Dan Atar, MD, PhD, FESC, FACC, FAHA
Non-vitamin K antagonist oral anticoagulant (NOAC) treatment can reduce the risk of stroke in patients with atrial fibrillation (AF). However, patients who take NOACs are at an increased risk of bleeding. For this reason, risk scores such as the HAS-BLED score have been developed to estimate the likelihood of major bleeding in patients with AF. For example, a HAS-BLED score of ≥3 indicates a high risk of major bleeding (Table 1).
Table 1. HAS-BLED score for the estimation of the risk of major bleeding.
The phase III trials on the prevention of stroke in patients with AF with NOACs (apixaban, dabigatran, edoxaban and rivaroxaban) enrolled different proportions of patients with a HAS-BLED score ≥3. As shown in the Figure, over half of the patients in ROCKET AF (rivaroxaban) and almost half of the patients in ENGAGE AF-TIMI 48 (edoxaban) had a HAS-BLED score ≥3.
Figure. HAS-BLED score patient distribution across major phase III trials of NOACs shown as the percentage of each study population with a HAS-BLED score ≥3. AF, atrial fibrillation; NOAC, non-vitamin K antagonist oral anticoagulant.

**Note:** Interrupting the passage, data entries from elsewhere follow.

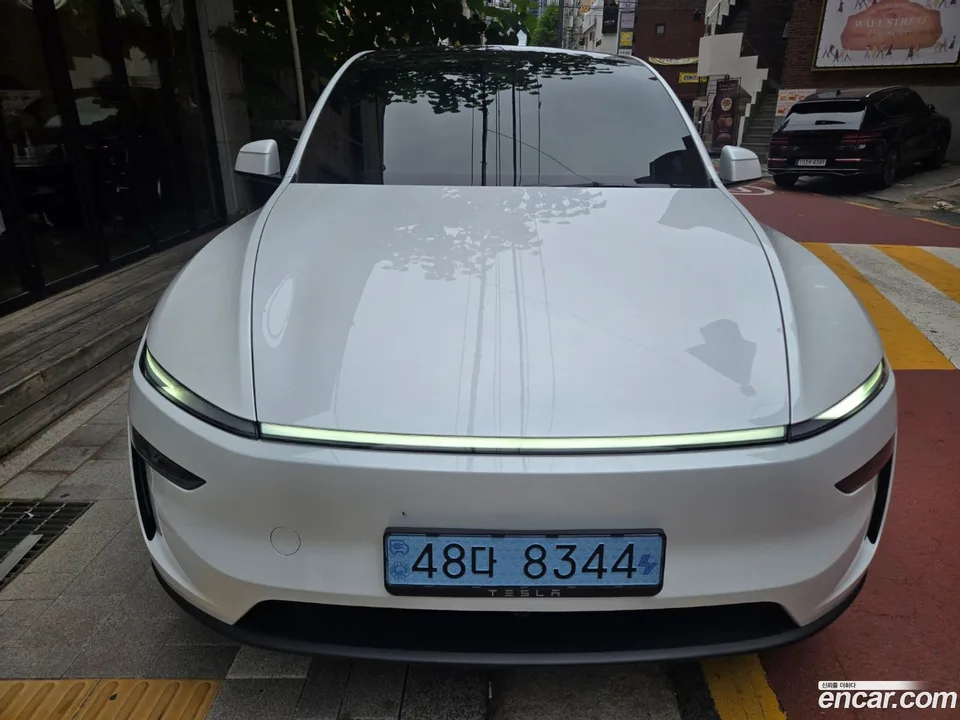 Tesla Model Y RWD 2026 — photo 1, buy with delivery to Moscow
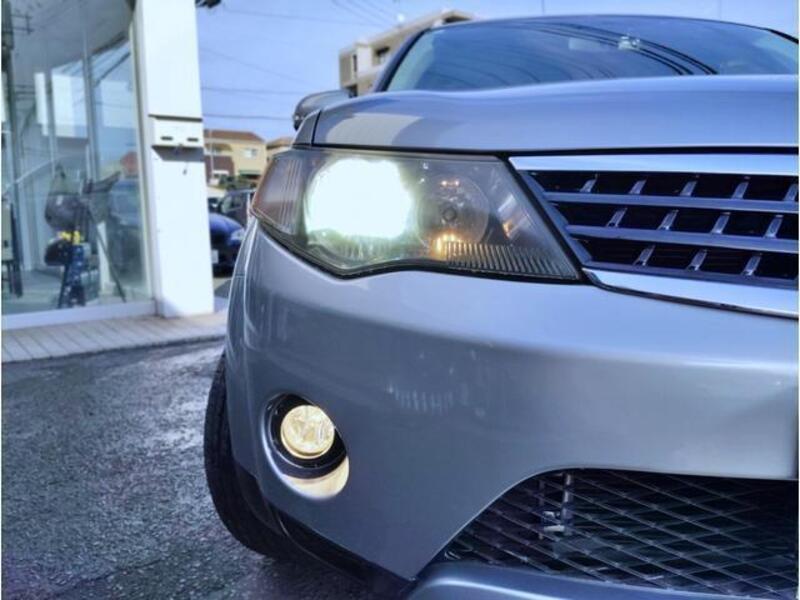 OUTLANDER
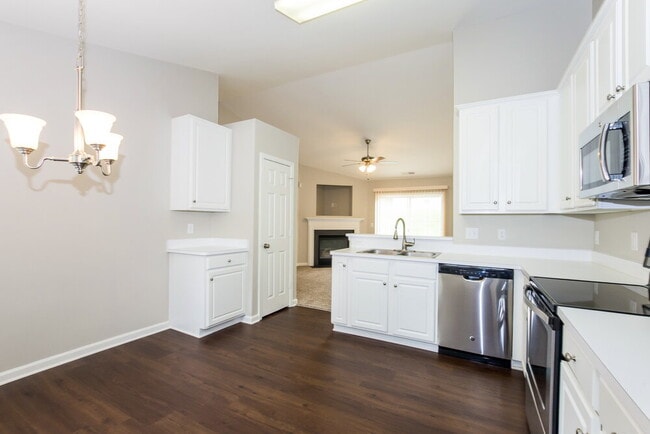 Photo - 9109 Munsing Dr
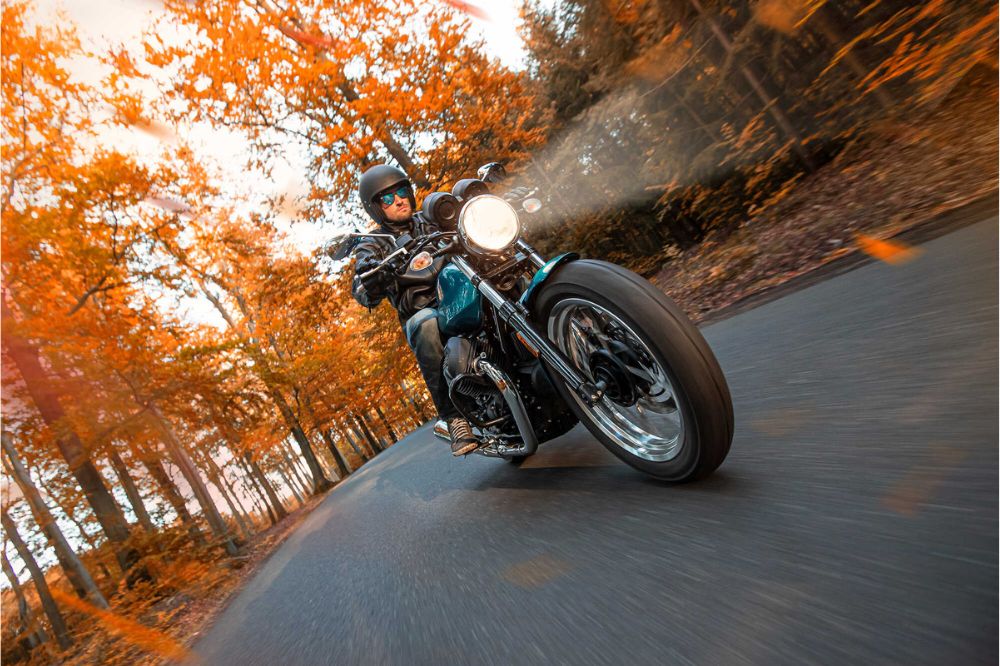 Motorkář si užívá jízdu na podzim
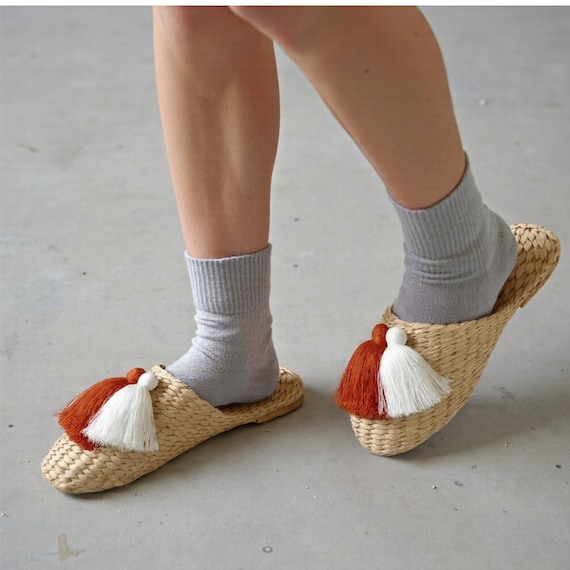 Pantoufles en paille d'intérieur toutes saisons faites main avec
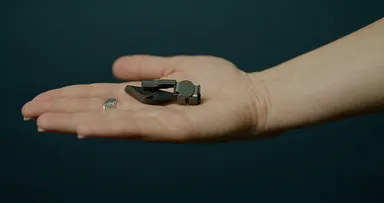 わずか3gの小さなボディから想像できないほど強力なロック性能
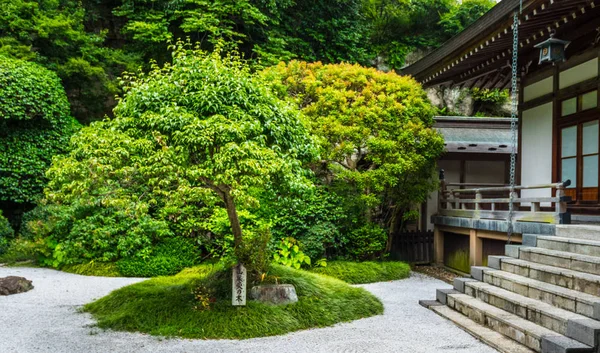 Японский сад в Камакуре - ТОКИО, ЯПОНИЯ - 17 июня 2018 года — стоковое фото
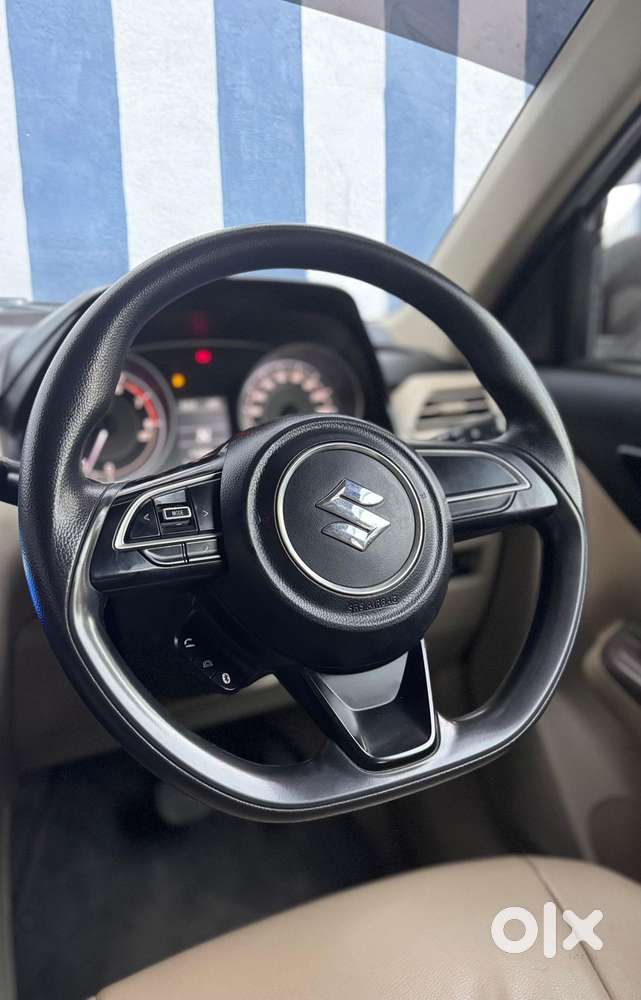Maruti Suzuki Swift Dzire Vxi(o) Amt, 2022, Petrol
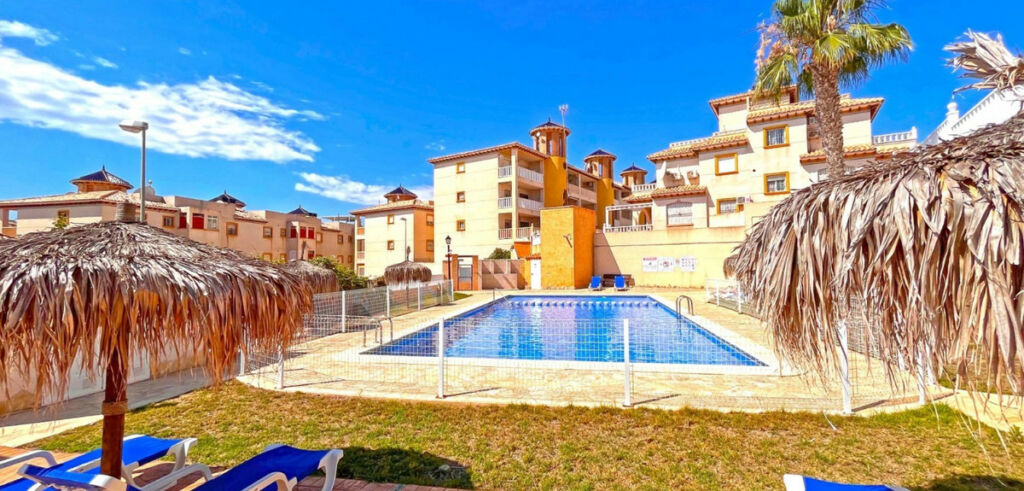 Ground Floor Apartment Lomas de Cabo Roig Alicante - image 2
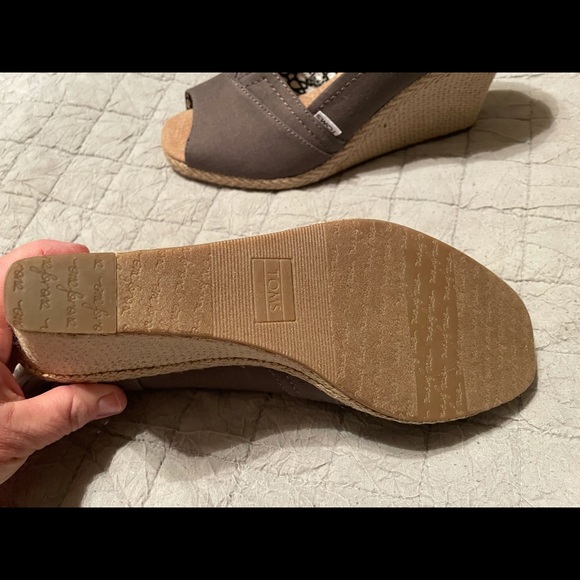 New Toms wedge heel - Picture 3 of 4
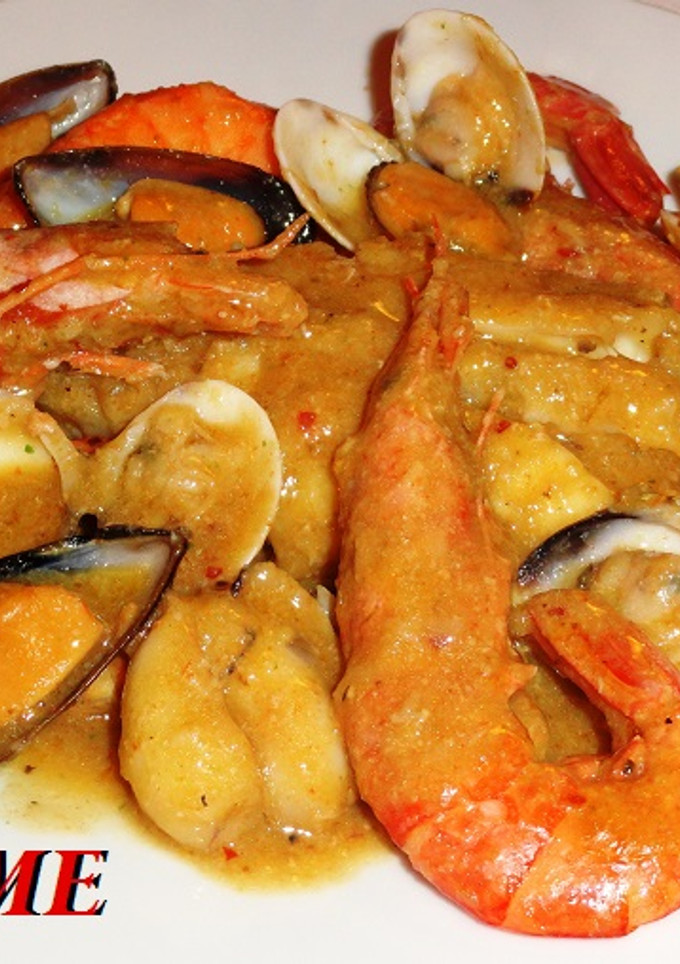 Una foto de Rape con marisco en salsa
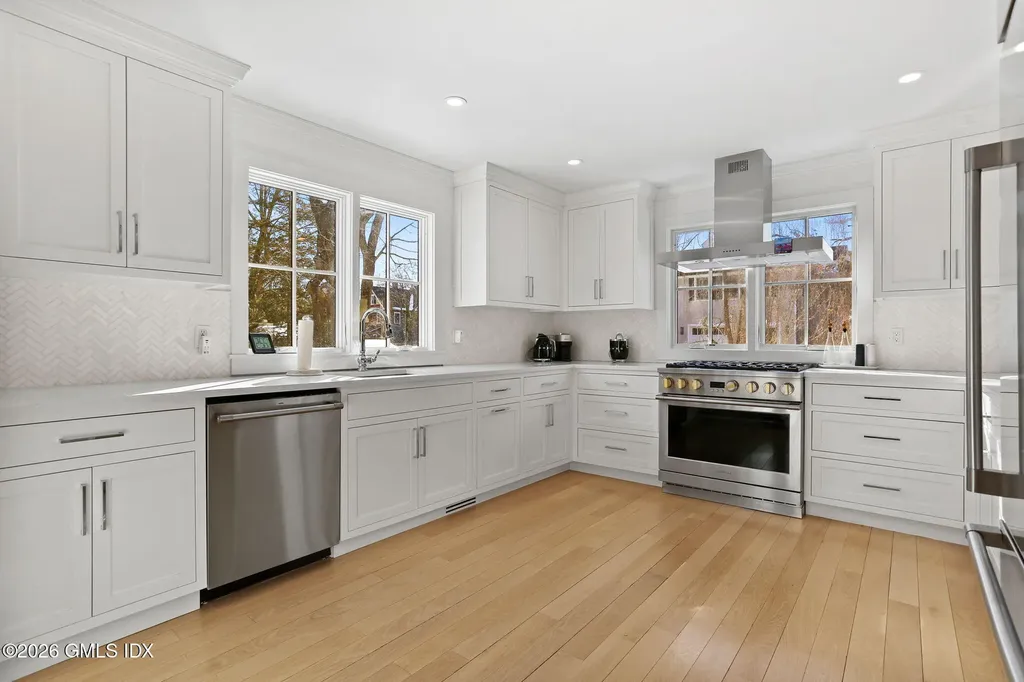 10 Lockwood Road Riverside CT 06878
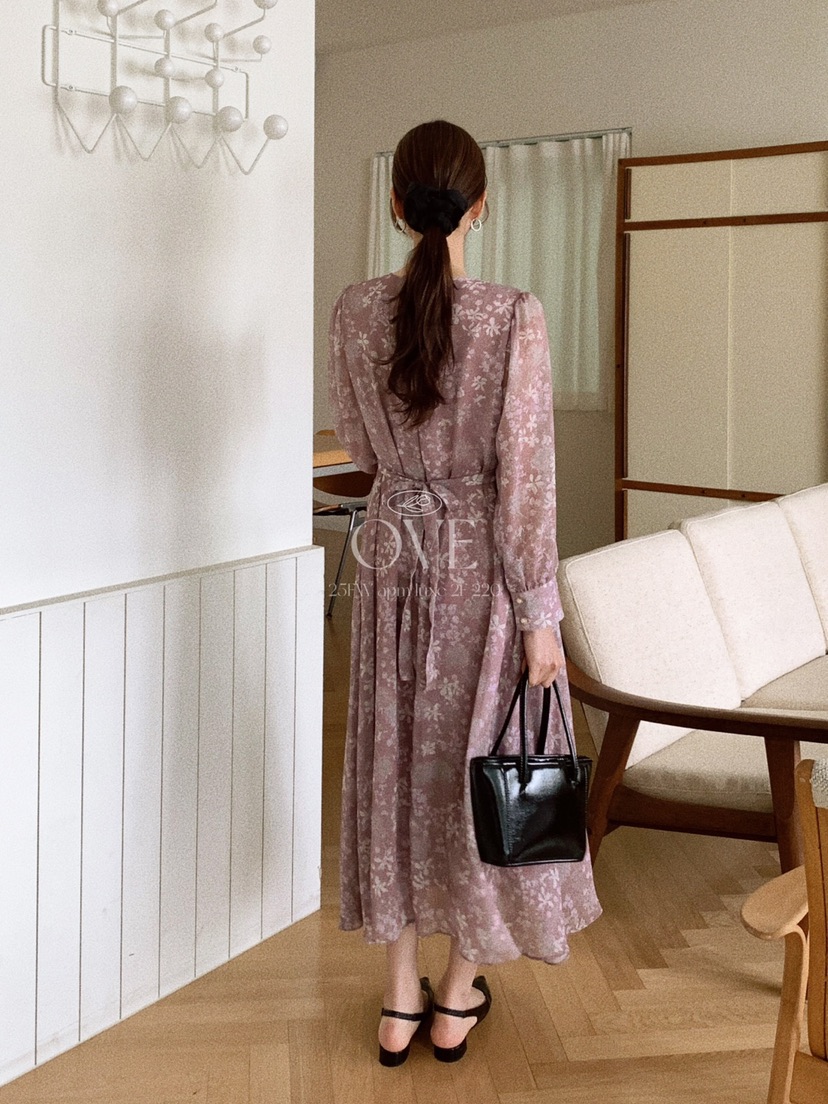 OVE東大門㊣直郵女士新品人氣真品休閑25秋冬時尚職業連衣裙OVE連衣裙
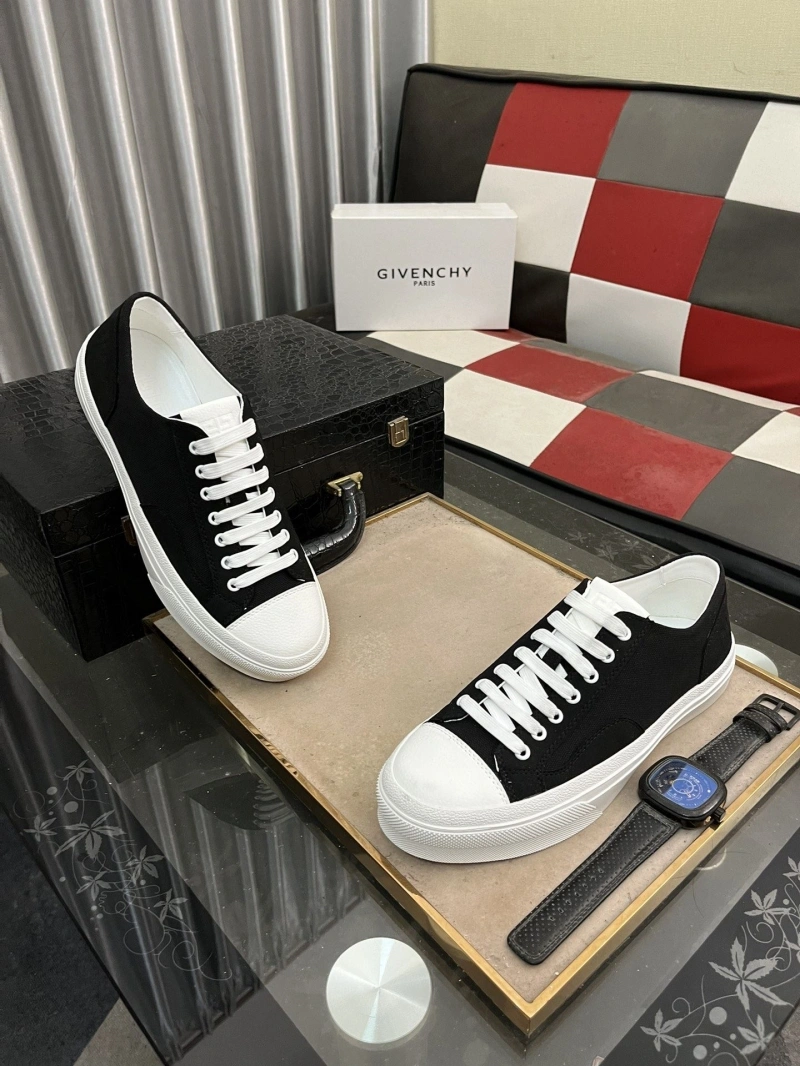 StreetReady Gxvxnchy Sneakers 153471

A prospective phase IV study (XANTUS) evaluated the effectiveness and safety of rivaroxaban in patients with AF in a real-world setting. Patients in XANTUS had a lower mean HAS-BLED score than those in ROCKET AF (2.0 vs 2.8, respectively), and this was reflected in the lower rate of major bleeding in XANTUS versus ROCKET AF (2.1 vs 3.6 events per 100 patient-years, respectively). However, it is important to note that adjustment for differences in baseline characteristics is necessary before comparing event rates between these studies, as shown in a recent analysis. Even though the mean HAS-BLED and CHADS2 scores in XANTUS were lower than those in ROCKET AF, a large proportion of patients in XANTUS were at high risk of bleeding (27.4% had a HAS-BLED score ≥3) and stroke (59.3% had a CHADS2 score ≥2).
When evaluating whether to prescribe a NOAC to a patient, it is important to consider their risk of stroke and any contraindications as per the label. In addition, their risk of bleeding should be assessed and reduced if possible, but a high bleeding risk score should not necessarily preclude the use of a NOAC to reduce the risk of stroke. The risk factors included in the HAS-BLED score overlap with several elements of the CHA2DS2-VASc score (Table 2), meaning that patients with a high risk of bleeding may also have a high stroke risk. Therefore, the high risk of bleeding in some patients will often be outweighed by a more pressing need to address a high risk of stroke. For this reason, the 2016 European Society for Cardiology (ESC) guidelines for the management of AF do not recommend the use of bleeding risk scores to identify patients who are unsuitable for NOAC treatment, but rather suggest that they should be used to identify risk factors that could be modified.
Table 2. HAS-BLED and CHA2DS2-VASc scores for the estimation of risk of major bleeding.
Consider, for example, a 75-year-old woman who is taking a non-steroidal anti-inflammatory drug and has a history of uncontrolled hypertension, poorly managed renal impairment and diabetes, and a high risk of bleeding and stroke (HAS-BLED score of 4 and a CHA2DS2-VASc score of 5). Several of these risk factors are modifiable. If her blood pressure is reduced to target levels and her renal impaCirment is optimally controlled, she will have a moderate risk of bleeding (HAS-BLED score of 2) and a high risk of stroke (CHA2DS2-VASc score of 4), and would clearly benefit from anticoagulant therapy.
When patients experience bleeding events during treatment with NOACs, it is important to consider the fact that new-onset organ-specific bleeding can be the first sign of an underlying malignancy in the same organ system. In these cases, further evaluation may be warranted to allow the prompt detection and treatment of any malignancy that may be present. This is consistent with the findings of a recent post hoc analysis of the COMPASS trial, which demonstrated an association between gastrointestinal or genitourinary bleeding and a subsequent diagnosis of gastrointestinal or genitourinary cancer, respectively, in patients receiving long-term antithrombotic treatment.
In summary, bleeding risk scores should not be looked at in isolation, and the overall net clinical benefit of anticoagulants should be considered when making treatment decisions in patients with AF. Any modifiable bleeding risk factors (e.g. uncontrolled hypertension, poorly managed hepatic or renal impairment, excessive alcohol consumption, and other medications) should be identified and corrected so that the overall risk of bleeding can be reduced.